#### PAGE
Le conseil communal de Waldbillig décida d'approuver provisoirement ledit projet d'aménagement général en sa séance du 9 juillet 2004.
Suite à l’enquête publique organisée par l’administration communale de Waldbillig du 20 juillet au 19 août 2006 inclus, au cours de laquelle les époux Yves et Lou …-…, ci-après « les époux … », introduisirent une réclamation écrite datée du 12 août 2004, le collège des bourgmestre et échevins entendit les divers opposants, en date du 21 octobre 2004 et le conseil communal approuva définitivement le projet d'aménagement général en question.
Par courrier du 9 novembre 2004, les époux … introduisirent une réclamation à l’encontre de la prédite approbation définitive auprès du ministre de l’Intérieur.

#### PETIT EXERCICE
Pouvez-vous modifier le passage de la page qui commence à « Le conseil communal de » et se termine à « ministre de l’Intérieur. » en y remplaçant « réclamation » par « contestation » ?

#### SEGMENT DE DONNÉES
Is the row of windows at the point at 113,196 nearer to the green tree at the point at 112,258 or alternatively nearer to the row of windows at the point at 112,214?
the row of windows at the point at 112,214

#### CORRIGÉ
Le conseil communal de Waldbillig décida d'approuver provisoirement ledit projet d'aménagement général en sa séance du 9 juillet 2004.
Suite à l’enquête publique organisée par l’administration communale de Waldbillig du 20 juillet au 19 août 2006 inclus, au cours de laquelle les époux Yves et Lou …-…, ci-après « les époux … », introduisirent une contestation écrite datée du 12 août 2004, le collège des bourgmestre et échevins entendit les divers opposants, en date du 21 octobre 2004 et le conseil communal approuva définitivement le projet d'aménagement général en question.
Par courrier du 9 novembre 2004, les époux … introduisirent une contestation à l’encontre de la prédite approbation définitive auprès du ministre de l’Intérieur.